__EXERCISE REQUIREMENTS__
Please copy the items from the start down to the line with "389 centimetres", replacing "furthest" with "farthest" and changing nothing else.

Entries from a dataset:
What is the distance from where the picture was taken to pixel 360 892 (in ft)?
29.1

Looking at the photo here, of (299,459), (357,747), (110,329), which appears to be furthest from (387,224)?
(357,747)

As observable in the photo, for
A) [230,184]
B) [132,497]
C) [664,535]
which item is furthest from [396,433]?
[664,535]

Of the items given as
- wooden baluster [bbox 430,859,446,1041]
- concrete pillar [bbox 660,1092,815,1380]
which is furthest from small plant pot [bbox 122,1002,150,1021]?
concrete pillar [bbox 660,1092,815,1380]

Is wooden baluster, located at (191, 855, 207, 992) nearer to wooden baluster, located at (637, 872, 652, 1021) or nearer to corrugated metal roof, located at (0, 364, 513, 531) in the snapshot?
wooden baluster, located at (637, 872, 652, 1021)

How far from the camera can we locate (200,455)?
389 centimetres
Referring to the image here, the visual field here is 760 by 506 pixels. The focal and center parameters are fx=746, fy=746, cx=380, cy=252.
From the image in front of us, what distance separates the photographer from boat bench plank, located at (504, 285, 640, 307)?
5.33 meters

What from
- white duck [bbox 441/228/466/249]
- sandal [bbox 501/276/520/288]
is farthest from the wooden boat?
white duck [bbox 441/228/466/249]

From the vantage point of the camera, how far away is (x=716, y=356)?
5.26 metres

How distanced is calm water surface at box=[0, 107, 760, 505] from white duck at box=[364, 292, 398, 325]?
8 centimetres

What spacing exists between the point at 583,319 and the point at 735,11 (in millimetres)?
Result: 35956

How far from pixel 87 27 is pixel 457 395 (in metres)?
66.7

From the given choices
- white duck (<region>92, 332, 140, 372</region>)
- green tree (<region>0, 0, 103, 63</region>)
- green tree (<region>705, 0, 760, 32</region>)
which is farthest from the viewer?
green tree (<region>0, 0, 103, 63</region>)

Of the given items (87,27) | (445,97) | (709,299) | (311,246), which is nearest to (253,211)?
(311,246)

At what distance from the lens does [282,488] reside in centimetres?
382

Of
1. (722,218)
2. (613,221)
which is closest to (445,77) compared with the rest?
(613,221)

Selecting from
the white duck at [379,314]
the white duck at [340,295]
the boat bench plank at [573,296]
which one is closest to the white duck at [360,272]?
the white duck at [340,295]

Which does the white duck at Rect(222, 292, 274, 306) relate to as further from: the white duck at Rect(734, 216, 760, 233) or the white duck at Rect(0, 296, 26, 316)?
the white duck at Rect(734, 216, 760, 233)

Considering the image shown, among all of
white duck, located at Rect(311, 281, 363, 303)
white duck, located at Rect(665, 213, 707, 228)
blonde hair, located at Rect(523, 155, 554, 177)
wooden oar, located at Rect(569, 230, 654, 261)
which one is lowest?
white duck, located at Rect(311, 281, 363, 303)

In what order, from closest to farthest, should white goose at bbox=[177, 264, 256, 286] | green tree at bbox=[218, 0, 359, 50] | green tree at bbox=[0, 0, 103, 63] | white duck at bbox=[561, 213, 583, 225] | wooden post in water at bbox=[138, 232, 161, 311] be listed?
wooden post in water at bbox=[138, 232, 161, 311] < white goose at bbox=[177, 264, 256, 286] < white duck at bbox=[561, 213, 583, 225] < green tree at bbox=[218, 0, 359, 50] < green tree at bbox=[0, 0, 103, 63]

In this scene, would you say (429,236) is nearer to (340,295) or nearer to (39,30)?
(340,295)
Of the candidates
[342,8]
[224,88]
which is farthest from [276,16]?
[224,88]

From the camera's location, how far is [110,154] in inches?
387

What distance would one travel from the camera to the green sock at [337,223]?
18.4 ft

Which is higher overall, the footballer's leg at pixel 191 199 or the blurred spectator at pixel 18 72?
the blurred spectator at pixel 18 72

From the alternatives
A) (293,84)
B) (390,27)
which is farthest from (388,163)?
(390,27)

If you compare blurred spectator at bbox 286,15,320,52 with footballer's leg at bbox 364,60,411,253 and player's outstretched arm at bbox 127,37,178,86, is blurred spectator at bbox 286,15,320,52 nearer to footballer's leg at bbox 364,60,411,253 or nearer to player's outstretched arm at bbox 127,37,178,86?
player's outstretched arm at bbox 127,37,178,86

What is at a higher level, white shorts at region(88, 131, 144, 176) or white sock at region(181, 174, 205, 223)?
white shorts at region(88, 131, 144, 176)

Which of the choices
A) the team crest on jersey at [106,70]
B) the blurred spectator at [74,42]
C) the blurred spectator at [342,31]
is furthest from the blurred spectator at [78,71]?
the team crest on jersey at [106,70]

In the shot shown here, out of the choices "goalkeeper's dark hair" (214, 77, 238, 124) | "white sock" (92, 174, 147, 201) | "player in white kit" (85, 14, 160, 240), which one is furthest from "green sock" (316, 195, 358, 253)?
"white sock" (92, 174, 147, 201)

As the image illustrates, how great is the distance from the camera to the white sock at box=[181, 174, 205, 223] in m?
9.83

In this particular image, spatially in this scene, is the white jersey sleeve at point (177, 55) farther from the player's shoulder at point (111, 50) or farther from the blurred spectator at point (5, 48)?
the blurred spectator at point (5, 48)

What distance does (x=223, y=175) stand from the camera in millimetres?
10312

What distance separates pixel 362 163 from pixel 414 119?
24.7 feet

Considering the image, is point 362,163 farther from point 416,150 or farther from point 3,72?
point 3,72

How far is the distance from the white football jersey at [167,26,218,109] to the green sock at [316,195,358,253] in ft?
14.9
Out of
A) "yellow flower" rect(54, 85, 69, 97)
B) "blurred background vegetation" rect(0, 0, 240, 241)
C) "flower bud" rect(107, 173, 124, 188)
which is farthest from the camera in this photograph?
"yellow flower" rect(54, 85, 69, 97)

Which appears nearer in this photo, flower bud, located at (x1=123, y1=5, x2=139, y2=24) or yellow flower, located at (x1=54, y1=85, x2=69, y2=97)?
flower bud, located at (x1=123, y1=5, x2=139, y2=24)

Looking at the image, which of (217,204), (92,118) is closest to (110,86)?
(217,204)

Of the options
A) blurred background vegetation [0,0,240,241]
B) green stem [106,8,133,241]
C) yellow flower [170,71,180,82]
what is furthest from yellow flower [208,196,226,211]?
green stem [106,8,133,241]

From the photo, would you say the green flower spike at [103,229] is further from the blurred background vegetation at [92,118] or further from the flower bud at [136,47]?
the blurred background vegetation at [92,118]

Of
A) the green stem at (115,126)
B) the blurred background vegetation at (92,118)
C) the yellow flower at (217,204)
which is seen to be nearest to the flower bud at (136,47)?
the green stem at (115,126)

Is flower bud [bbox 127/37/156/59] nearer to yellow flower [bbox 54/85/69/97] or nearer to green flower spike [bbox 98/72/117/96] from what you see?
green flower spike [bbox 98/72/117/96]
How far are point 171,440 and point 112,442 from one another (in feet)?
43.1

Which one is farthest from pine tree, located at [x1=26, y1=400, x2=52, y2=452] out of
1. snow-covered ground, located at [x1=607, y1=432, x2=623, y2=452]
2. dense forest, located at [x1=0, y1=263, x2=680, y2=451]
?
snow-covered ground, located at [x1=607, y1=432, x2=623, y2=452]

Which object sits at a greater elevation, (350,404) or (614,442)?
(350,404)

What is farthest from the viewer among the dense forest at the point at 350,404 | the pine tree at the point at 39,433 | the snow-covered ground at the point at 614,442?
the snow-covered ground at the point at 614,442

__ANSWER IN FULL__
What is the distance from where the picture was taken to pixel 360 892 (in ft)?
29.1

Looking at the photo here, of (299,459), (357,747), (110,329), which appears to be farthest from (387,224)?
(357,747)

As observable in the photo, for
A) [230,184]
B) [132,497]
C) [664,535]
which item is farthest from [396,433]?
[664,535]

Of the items given as
- wooden baluster [bbox 430,859,446,1041]
- concrete pillar [bbox 660,1092,815,1380]
which is farthest from small plant pot [bbox 122,1002,150,1021]?
concrete pillar [bbox 660,1092,815,1380]

Is wooden baluster, located at (191, 855, 207, 992) nearer to wooden baluster, located at (637, 872, 652, 1021) or nearer to corrugated metal roof, located at (0, 364, 513, 531) in the snapshot?
wooden baluster, located at (637, 872, 652, 1021)

How far from the camera can we locate (200,455)?
389 centimetres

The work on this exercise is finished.